Throughput during an Azure Cosmos DB for MongoDB backup is determined by several variables, including provisioned throughput. Provisioned throughput of each collection or database, as administered in the Azure portal, determines the maximum rate at which Commvault software can read data from each collection. For more information, go to Introduction to provisioned throughput in Azure Cosmos DB on Microsoft's website.

Provisioned throughput also indirectly influences the number of physical partitions for a collection. For more information, go to Partitioning and horizontal scaling in Azure Cosmos DB on Microsoft's website.

The parallelism obtained during backup operations for a collection is the minimum of the following values:

The number of streams available to back up the collection. The number of streams you configure for the storage policy is shared among the backups of all collections configured as subclient content.
The number of physical partitions for the collection.

Currently, for an Azure Cosmos DB for MongoDB API (RU) account with no throughput limit on the account, the maximum backup throughput expected for a collection with provisioned 10000 RUs, using two physical partitions, and a documents size of around 1 KB, is about 10 GB per hour, per partition.

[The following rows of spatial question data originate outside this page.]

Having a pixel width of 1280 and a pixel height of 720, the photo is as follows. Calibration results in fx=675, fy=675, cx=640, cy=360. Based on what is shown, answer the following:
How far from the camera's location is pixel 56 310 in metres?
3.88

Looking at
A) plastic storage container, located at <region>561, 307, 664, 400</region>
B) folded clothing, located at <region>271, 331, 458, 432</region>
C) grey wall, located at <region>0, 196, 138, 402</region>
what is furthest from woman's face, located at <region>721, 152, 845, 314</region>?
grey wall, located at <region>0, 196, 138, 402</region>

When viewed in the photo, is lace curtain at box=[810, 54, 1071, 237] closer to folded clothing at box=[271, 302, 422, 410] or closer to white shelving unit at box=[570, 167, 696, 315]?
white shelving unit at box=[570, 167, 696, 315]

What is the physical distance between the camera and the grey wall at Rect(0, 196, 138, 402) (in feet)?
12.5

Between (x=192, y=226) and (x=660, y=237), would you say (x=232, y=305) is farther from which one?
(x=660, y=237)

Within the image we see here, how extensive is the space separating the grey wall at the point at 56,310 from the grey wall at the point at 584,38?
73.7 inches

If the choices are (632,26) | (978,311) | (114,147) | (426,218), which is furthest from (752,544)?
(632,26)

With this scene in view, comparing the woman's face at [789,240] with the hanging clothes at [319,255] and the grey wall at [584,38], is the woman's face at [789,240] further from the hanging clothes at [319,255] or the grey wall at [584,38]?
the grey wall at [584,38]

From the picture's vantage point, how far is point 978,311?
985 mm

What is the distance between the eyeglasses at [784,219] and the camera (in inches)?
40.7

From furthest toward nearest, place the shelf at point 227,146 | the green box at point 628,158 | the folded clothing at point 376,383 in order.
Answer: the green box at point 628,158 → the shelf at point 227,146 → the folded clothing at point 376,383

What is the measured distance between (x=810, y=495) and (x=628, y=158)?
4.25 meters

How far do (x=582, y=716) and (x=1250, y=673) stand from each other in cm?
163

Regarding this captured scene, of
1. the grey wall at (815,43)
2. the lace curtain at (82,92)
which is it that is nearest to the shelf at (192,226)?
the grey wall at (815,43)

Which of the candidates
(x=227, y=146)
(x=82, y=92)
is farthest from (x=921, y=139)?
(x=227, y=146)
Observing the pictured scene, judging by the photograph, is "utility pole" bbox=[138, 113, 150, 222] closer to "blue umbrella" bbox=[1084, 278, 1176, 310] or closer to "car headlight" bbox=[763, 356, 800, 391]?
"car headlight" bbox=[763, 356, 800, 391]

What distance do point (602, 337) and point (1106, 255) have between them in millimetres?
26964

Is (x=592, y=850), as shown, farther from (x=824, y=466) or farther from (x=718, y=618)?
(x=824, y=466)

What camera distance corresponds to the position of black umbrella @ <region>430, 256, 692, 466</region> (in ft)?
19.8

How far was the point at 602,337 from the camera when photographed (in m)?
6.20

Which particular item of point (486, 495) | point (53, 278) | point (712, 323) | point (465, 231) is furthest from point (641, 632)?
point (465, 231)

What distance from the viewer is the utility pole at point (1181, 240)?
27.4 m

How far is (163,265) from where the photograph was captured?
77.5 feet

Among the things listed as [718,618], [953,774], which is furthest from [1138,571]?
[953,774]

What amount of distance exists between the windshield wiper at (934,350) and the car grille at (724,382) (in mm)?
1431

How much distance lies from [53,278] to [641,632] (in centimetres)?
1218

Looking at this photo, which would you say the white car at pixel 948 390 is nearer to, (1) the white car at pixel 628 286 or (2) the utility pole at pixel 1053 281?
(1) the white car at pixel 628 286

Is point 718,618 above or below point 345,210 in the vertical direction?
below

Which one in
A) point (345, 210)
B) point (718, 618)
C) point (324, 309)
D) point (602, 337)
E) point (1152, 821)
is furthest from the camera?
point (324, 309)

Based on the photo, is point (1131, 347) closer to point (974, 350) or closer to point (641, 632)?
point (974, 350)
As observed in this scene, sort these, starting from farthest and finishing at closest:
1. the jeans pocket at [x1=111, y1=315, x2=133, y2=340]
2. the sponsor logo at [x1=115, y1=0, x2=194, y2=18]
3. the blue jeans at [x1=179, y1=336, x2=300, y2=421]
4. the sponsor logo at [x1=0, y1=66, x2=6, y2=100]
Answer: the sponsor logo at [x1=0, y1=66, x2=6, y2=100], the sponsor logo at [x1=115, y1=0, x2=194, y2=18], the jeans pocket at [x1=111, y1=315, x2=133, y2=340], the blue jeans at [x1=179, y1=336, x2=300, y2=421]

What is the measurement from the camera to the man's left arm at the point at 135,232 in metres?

For large collections that require a high backup throughput, use an access node/backup gateway that is not heavily loaded with other activity and has sufficient RAM and CPU cores. Using the CommServe computer as an access node/backup gateway can negatively impact backup performance.

You can use multiple access nodes/backup gateways to distribute the collections for backup operations. When a backup operation starts, the first access node/backup gateway listed in the cloud account acts as a coordinator, controlling traffic for backups across all access nodes/backup gateways. The load distribution improves performance and enhances scalability.

A backup operation uses the Change Stream APIs to fetch the documents of a given collection. A full backup fetches the documents from the beginning of the collection, whereas an incremental backup fetches the documents changed since the last backup. The RU consumption for backup operations depends on the size of the changed data and the frequency of full backup operations. You can use “Azure Monitoring Insights” to track the RU consumption during the backup window and make sure the provisioned throughput is sufficient.

A restore operation involves inserting the documents into a newly created collection. The operation consumes the available RUs provisioned for the collection.